----- ITEMS -----

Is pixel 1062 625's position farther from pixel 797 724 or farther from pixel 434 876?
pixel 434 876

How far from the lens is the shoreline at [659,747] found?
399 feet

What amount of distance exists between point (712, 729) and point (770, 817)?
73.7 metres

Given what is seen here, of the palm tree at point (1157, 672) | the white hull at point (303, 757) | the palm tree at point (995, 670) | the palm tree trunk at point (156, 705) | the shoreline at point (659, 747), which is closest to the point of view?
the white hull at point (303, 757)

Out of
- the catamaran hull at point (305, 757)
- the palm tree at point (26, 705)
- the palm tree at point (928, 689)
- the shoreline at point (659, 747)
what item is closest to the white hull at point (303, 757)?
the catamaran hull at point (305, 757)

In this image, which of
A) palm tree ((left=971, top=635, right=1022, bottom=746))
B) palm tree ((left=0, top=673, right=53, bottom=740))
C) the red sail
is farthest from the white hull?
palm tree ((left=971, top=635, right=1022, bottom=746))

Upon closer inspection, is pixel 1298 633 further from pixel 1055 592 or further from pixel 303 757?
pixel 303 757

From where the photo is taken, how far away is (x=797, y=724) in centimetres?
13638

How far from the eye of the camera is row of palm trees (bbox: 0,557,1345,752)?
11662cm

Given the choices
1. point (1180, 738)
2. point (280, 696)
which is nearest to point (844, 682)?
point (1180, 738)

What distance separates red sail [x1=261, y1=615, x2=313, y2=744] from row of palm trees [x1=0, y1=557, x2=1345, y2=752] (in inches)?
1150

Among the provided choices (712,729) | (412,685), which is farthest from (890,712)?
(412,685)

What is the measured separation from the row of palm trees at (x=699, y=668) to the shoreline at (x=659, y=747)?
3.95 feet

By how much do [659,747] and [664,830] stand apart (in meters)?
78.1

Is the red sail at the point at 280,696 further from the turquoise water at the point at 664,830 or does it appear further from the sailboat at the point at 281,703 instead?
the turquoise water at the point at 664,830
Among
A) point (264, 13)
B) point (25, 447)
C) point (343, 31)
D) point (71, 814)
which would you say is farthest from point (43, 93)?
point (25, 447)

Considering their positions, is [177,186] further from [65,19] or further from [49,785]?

-----

▸ WRITTEN REQUEST:
Output the data above exactly, please, line for line.

▸ PROBLEM SOLUTION:
Is pixel 1062 625's position farther from pixel 797 724 or farther from pixel 434 876?
pixel 434 876

How far from the lens is the shoreline at [659,747] found?
399 feet

What amount of distance exists between point (712, 729) and point (770, 817)?
73.7 metres

Given what is seen here, of the palm tree at point (1157, 672) | the white hull at point (303, 757) | the palm tree at point (995, 670) | the palm tree trunk at point (156, 705) | the shoreline at point (659, 747), which is closest to the point of view?
the white hull at point (303, 757)

Out of
- the catamaran hull at point (305, 757)
- the palm tree at point (26, 705)
- the palm tree at point (928, 689)
- the shoreline at point (659, 747)
what item is closest to the white hull at point (303, 757)?
the catamaran hull at point (305, 757)

In this image, which of
A) palm tree ((left=971, top=635, right=1022, bottom=746))
B) palm tree ((left=0, top=673, right=53, bottom=740))
C) the red sail
is farthest from the white hull?
palm tree ((left=971, top=635, right=1022, bottom=746))

Upon closer inspection, is pixel 1298 633 further from pixel 1055 592 or further from pixel 303 757?
pixel 303 757

From where the photo is taken, how far away is (x=797, y=724) in centimetres?
13638

How far from the eye of the camera is row of palm trees (bbox: 0,557,1345,752)?
11662cm

Given the choices
1. point (1180, 738)
2. point (280, 696)
which is nearest to point (844, 682)?
point (1180, 738)

What distance separates red sail [x1=261, y1=615, x2=313, y2=744] from row of palm trees [x1=0, y1=557, x2=1345, y2=752] (in inches)?
1150

Among the provided choices (712,729) | (412,685), which is farthest from (890,712)?
(412,685)

What is the measured separation from the row of palm trees at (x=699, y=668) to the shoreline at (x=659, y=747)?
3.95 feet

By how much do [659,747] and [664,830] stand apart (in meters)?
78.1

Is the red sail at the point at 280,696 further from the turquoise water at the point at 664,830 or does it appear further from the sailboat at the point at 281,703 instead?
the turquoise water at the point at 664,830
Among
A) point (264, 13)
B) point (25, 447)
C) point (343, 31)
D) point (71, 814)
which would you say is farthest from point (43, 93)?
point (25, 447)

Considering their positions, is [177,186] further from [65,19] or further from [49,785]?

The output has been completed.